Bappebti: Nilai Transaksi PBK 2025 Capai Rp 42.867 Triliun di 2025

Selama Januari - November 2025, tercatat nilai transaksi (notional value) perdagangan berjangka komoditi (PBK) secara keseluruhan sebesar Rp 42.867 triliun.

Diterbitkan 04 Januari 2026, 15:00 WIB
Share
Copy Link
Batalkan

Liputan6.com, Jakarta - Kepala Bappebti Tirta Karma Senjaya menyampaikan, selama Januari - November 2025, tercatat nilai transaksi (notional value) perdagangan berjangka komoditi (PBK) secara keseluruhan sebesar Rp 42.867 triliun atau tumbuh sebesar 49,8 persen dibandingkan periode yang sama pada tahun lalu. 

"Volume transaksi PBK tercatat 14,56 juta lot atau tumbuh 12 persen dibandingkan periode yang sama tahun lalu.
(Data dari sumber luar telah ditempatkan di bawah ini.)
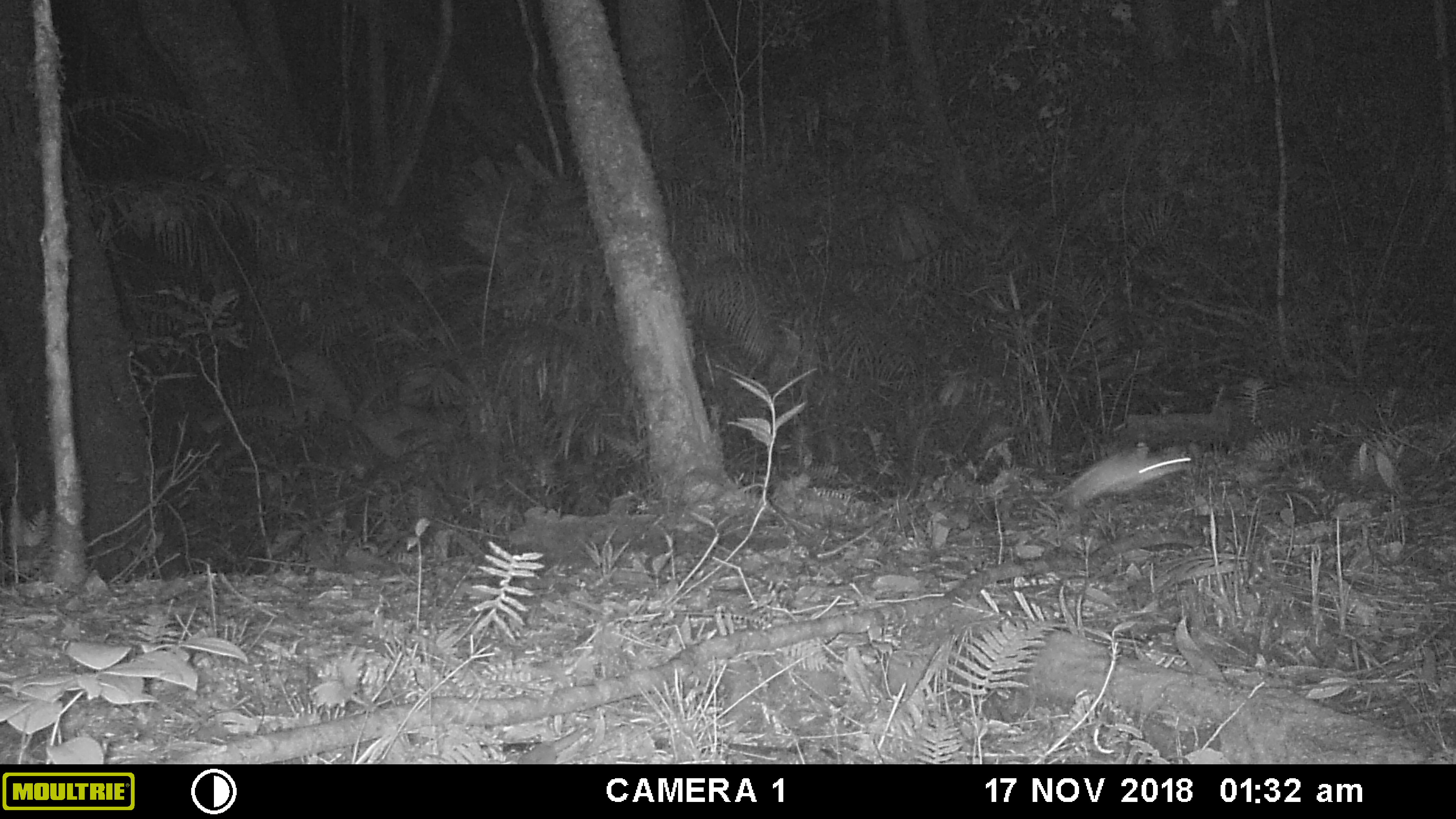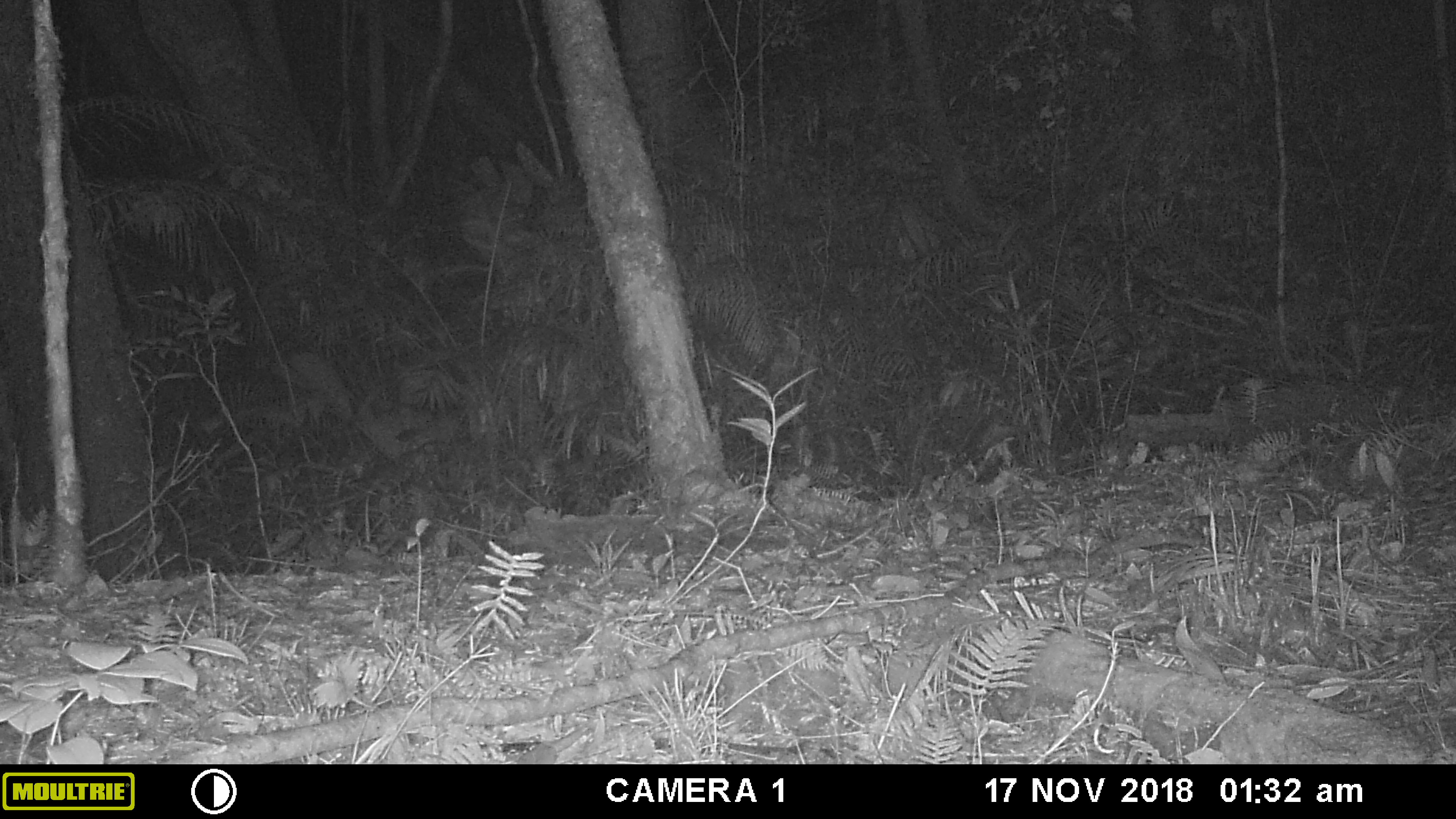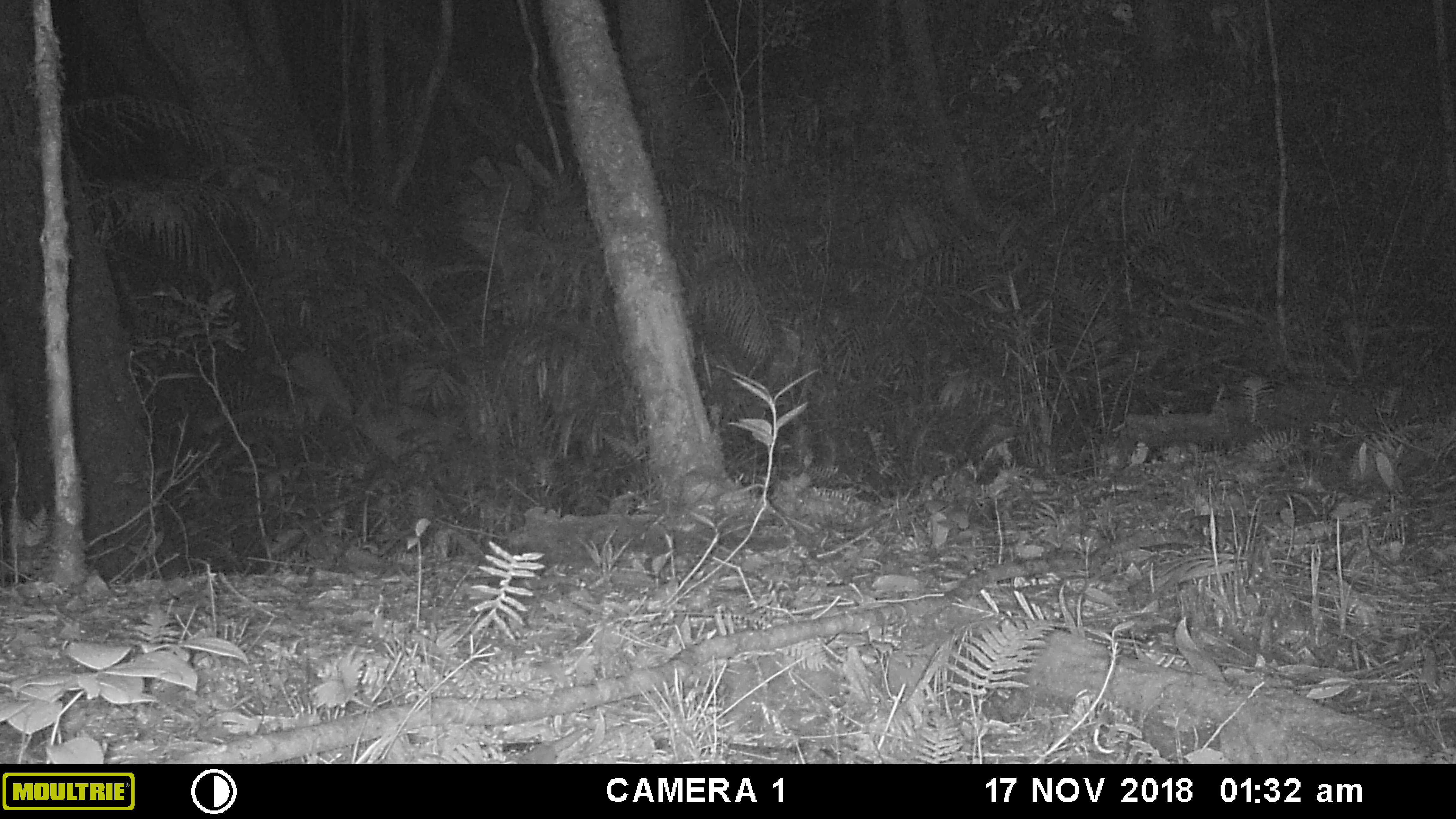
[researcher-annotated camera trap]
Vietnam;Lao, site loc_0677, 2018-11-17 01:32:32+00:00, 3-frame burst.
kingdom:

Dari keseluruhan nilai transaksi tersebut, kontrak berjangka berbasis komoditi berkontribusi 89,48 persen," kata Tirta dalam pembukaan perdagangan bursa berjangka komoditi Indonesia tahun 2026 di Auditorium Kementerian Perdagangan, Jakarta, ditulis Sabtu (3/1/2026).

Sementara itu, pada periode Januari - 15 Desember 2025, perdagangan fisik timah murni batangan ekspor mencatat nilai transaksi sebesar Rp 26,98 triliun dengan volume 9.830 lot. 
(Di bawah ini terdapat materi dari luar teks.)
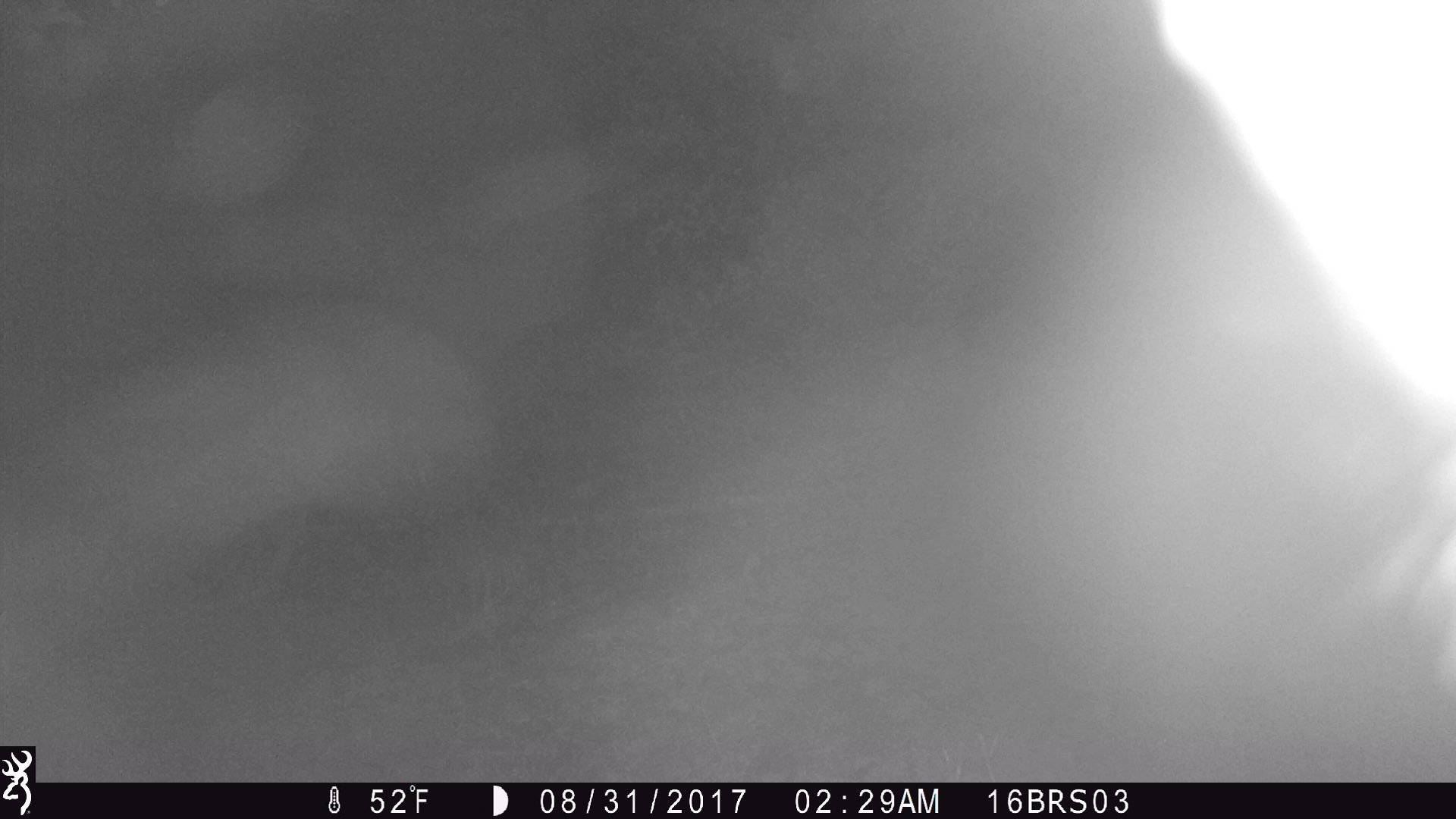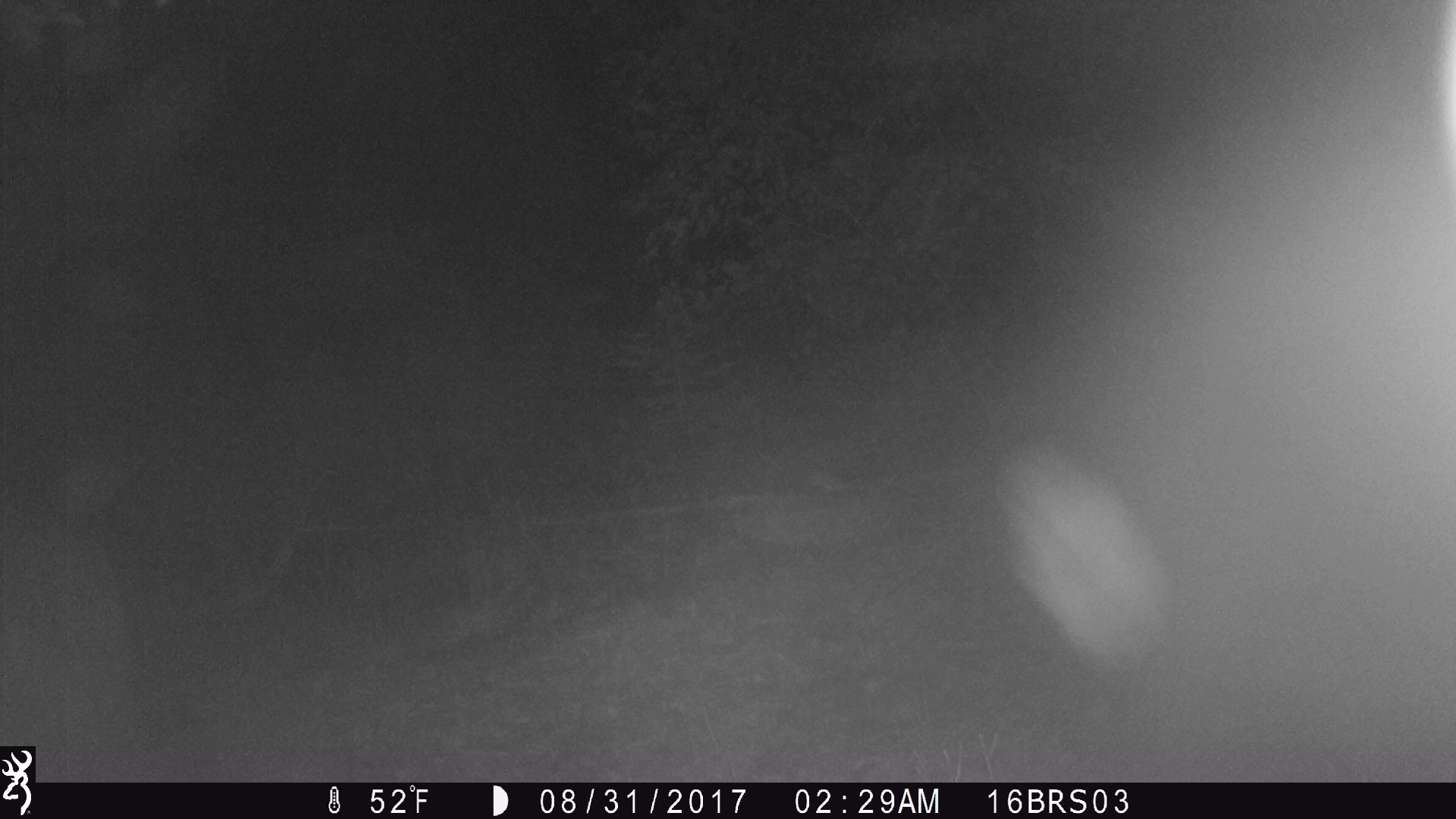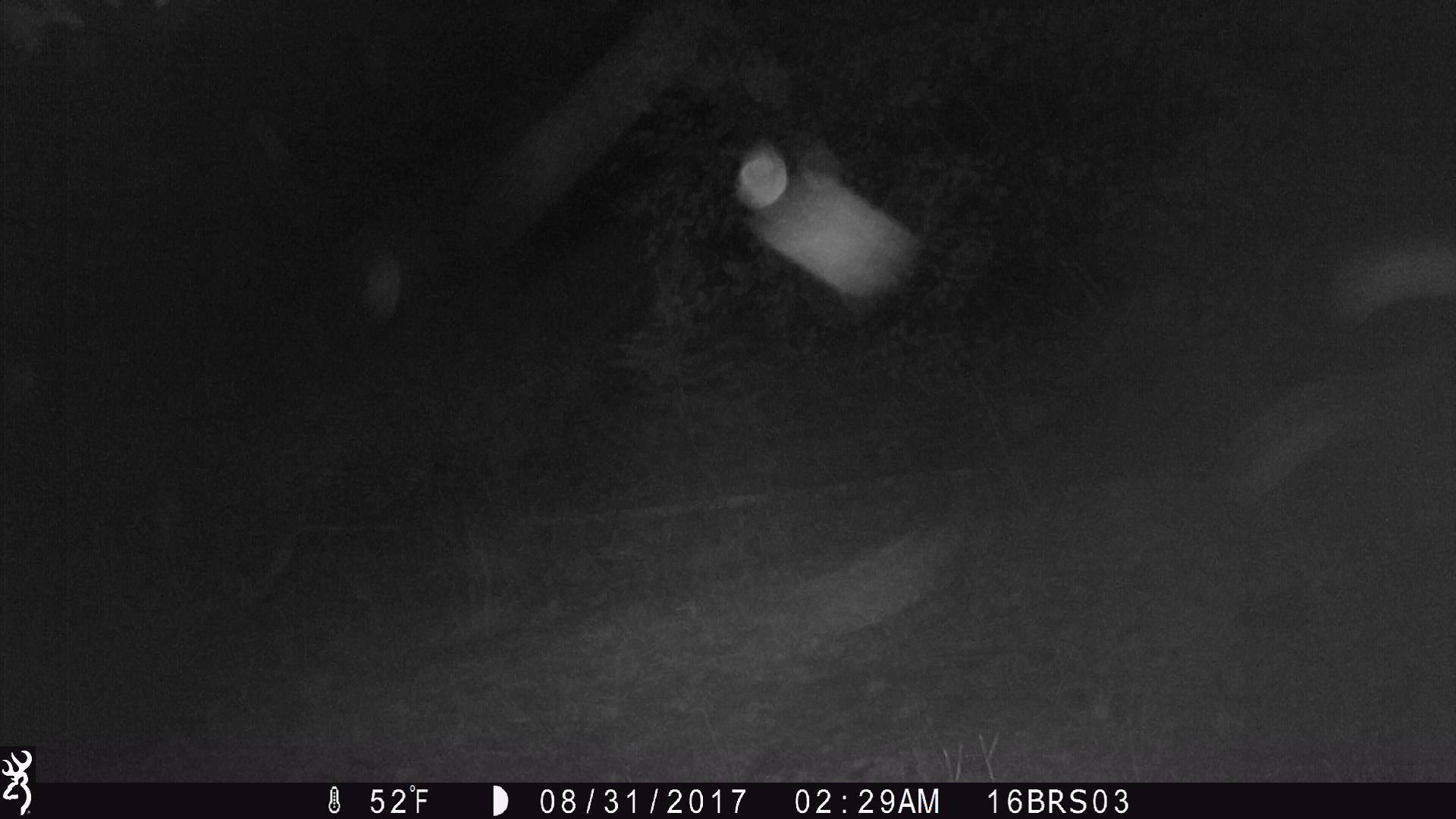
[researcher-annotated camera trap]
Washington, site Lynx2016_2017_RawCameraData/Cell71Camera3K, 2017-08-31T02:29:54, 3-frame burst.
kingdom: Animalia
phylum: Chordata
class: Mammalia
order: Artiodactyla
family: Bovidae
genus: Bos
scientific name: Bos taurus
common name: domestic cattle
Domestic cattle (Bos taurus). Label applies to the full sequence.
Lalu, pasar fisik emas digital mencatat nilai transaksi Rp 107,43 triliun dengan volume 55,58 juta gram.

Berikutnya, perdagangan kontrak berjangka crude palm oil (CPO) mencatat nilai transaksi (notional value) sebesar Rp 2,69 triliun dengan volume 30.341 lot. 

Selanjutnya, kontrak syariah murabahah mencatat nilai transaksi Rp693,47 miliar dengan volume 415.986,7 blue barrel (BBL) atau setara 66,1 juta liter. Kontrak berjangka Brent crude oil mencatat nilai transaksi (notional value) Rp3,14 miliar dengan volume 30 lot. 

 

PBK Lainnya

Perdagangan kontrak REC pada periode Januari - 15 Desember 2025 mencatat nilai transaksi Rp 1,84 miliar dengan volume 44.495 lot.

Tirta menjelaskan, untuk mewujudkan capaian kinerja di 2025, berbagai langkah dan terobosan telah dilakukan Bappebti.

"Salah satu upaya yang terus dikuatkan yaitu literasi PBK masyarakat luas. Selain untuk mendorong peningkatan transaksi, langkah ini juga sebagai upaya melindungi masyarakat dari praktik perdagangan ilegal yang mengatasnamakan PBK. Upaya lain yang telah dilakukan dan akan terus ditingkatkan yaitu penguatan regulasi dan pengawasan serta pengembangan mekanisme perdagangan dan produk,” ujar Tirta.

 

 

Komitmen Bappebti

Untuk mewujudkan target industri PBK ke depan, imbuh Tirta, Bappebti mengajak seluruh pemangku kepentingan untuk menyatukan langkah dan menguatkan kolaborasi.

"Segenap pemangku kepentingan perlu bersama-sama berupaya lebih keras dan lebih giat lagi pada 2026 ini untuk terus meningkatkan kinerja dan citra PBK di Indonesia,” ujar Tirta.

Adapun terkait pembukaan perdagangan bursa berjangka komoditi Indonesia tahun 2026, menurutnya agenda tersebut  menyimbolkan semangat baru dan momentum baik untuk bersama-sama memulai langkah dalam mengakselerasi pertumbuhan industri PBK di Indonesia pada 2026.

"Pada 2026 ini, Bappebti beserta seluruh pemangku kepentingan PBK memiliki semangat baru yang mampu memantik perkembangan industri PBK ke arah yang lebih baik lagi di tahun ini,” pungkas Tirta.